Dein Erlebnis mit dem Gehörnten Cernnunon deckt sich mit der Wahrheit, die ich für mich erkannt habe, als ich mich letztes Jahr mit dem christlichen Glauben beschäftigt habe, oder sagen wir besser mit von der geistigen Welt gesagt wurde, ich solle in eine ganz bestimmte, katholische Kirche hier in meiner Nähe gehen.
In dieser Kirche ist oberhalb des Altars die Figur eines Engels mit Schwert in der Hand zu sehen, der den Gehörnten mit seinem rechten Fuß an seinem Hals zu Boden drückt. Ich habe nur das schmerzverzerrte Gesicht des Unterlegenen gesehen und spürte in mir tiefes Mitgefühl, Anteilnahme und hörte die Worte:“Warum versteht ihr nicht, dass wir es für euch getan haben.“
Ich bin dem Leben so dankbar für unsere Begegnung bei dem Samhain Ritual letztes Jahr, lieber Lars und spüre, dass ich schon bald wieder auf Dich treffen werde, denn Du bist maßgeblich wichtig für meinen weiteren Weg. Ich danke Dir für Dein Sein.

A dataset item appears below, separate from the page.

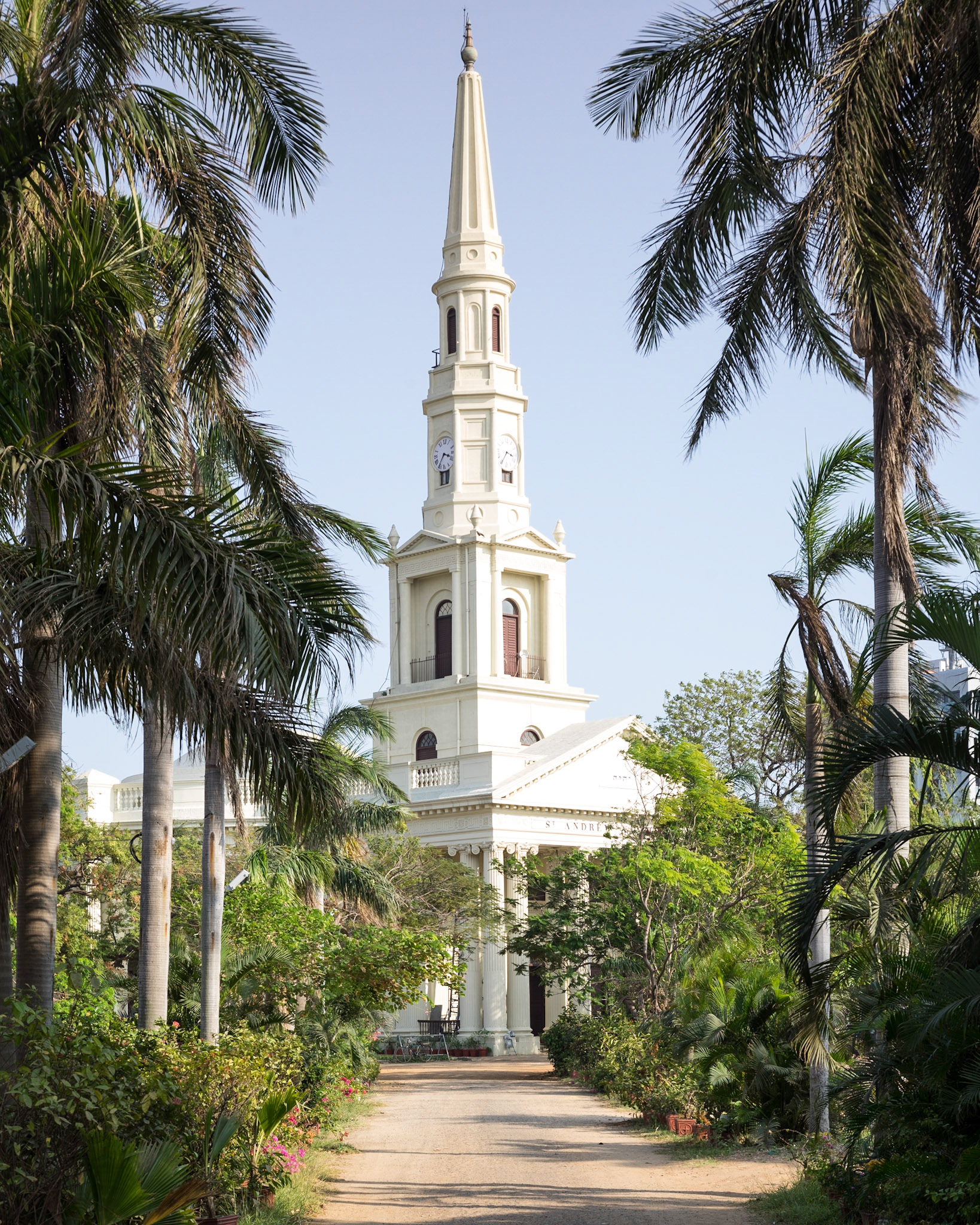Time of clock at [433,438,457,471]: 3:35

Ich lese … und tauche ein … tief … und bin berührt. Erkenne. Erinnere … mich … meiner. Alleine durch das Lesen wird so etwas wie ‚wieder eins werden‘ möglich … kann das tatsächlich sein? Und ich spüre eine tiefe Sehnsucht nach diesem nach Hause kommen …

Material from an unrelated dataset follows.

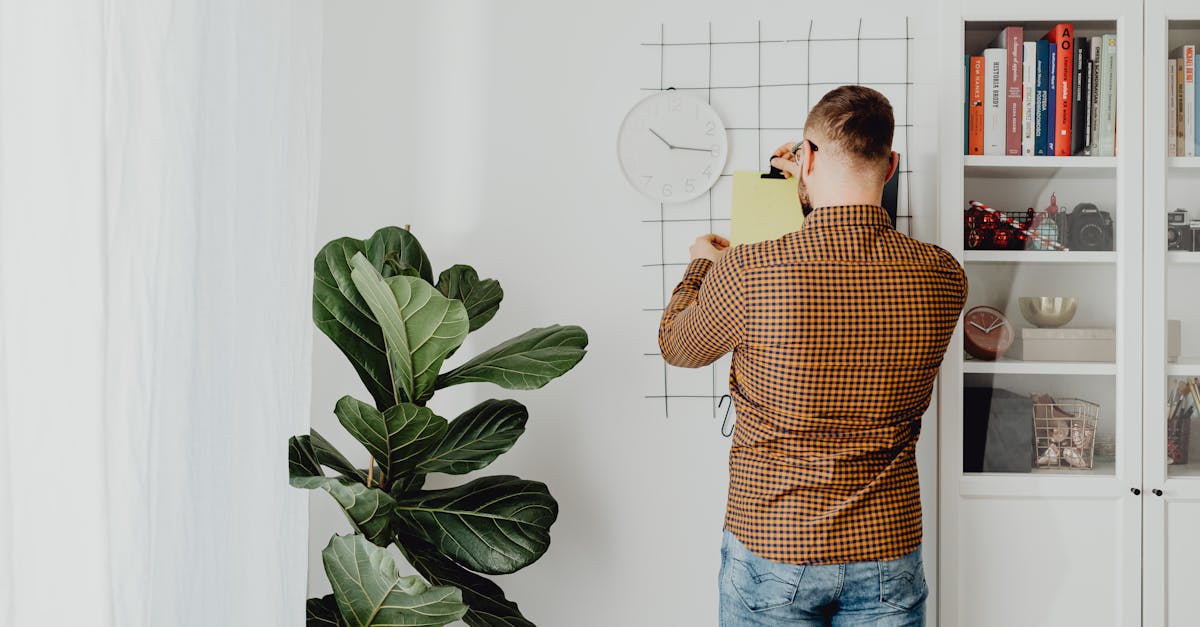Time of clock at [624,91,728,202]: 10:14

Danke für dieses mit-teilen, Lars.
Lieber Lars Köhne,
dieser Text ist zutiefst berührend, geht an die Wurzeln. Ich danke Ihnen dafür. Sie haben mir damit eine Brücke geschlagen zwischen unseren Wurzeln bis zur heutigen Kultur, alles hat Platz. Der Bogen von demjenigen, der das Haus des Vaters verliess, unseretwillen, und unserem Kampf um Licht und Schatten bis zur Erkenntnis, dass wir beides in uns tragen können, müssen, ist für mich schlichtweg atemberaubend.
Da hat Ihre Schilderung Vieles geweckt, an dem ich noch lange lernen kann.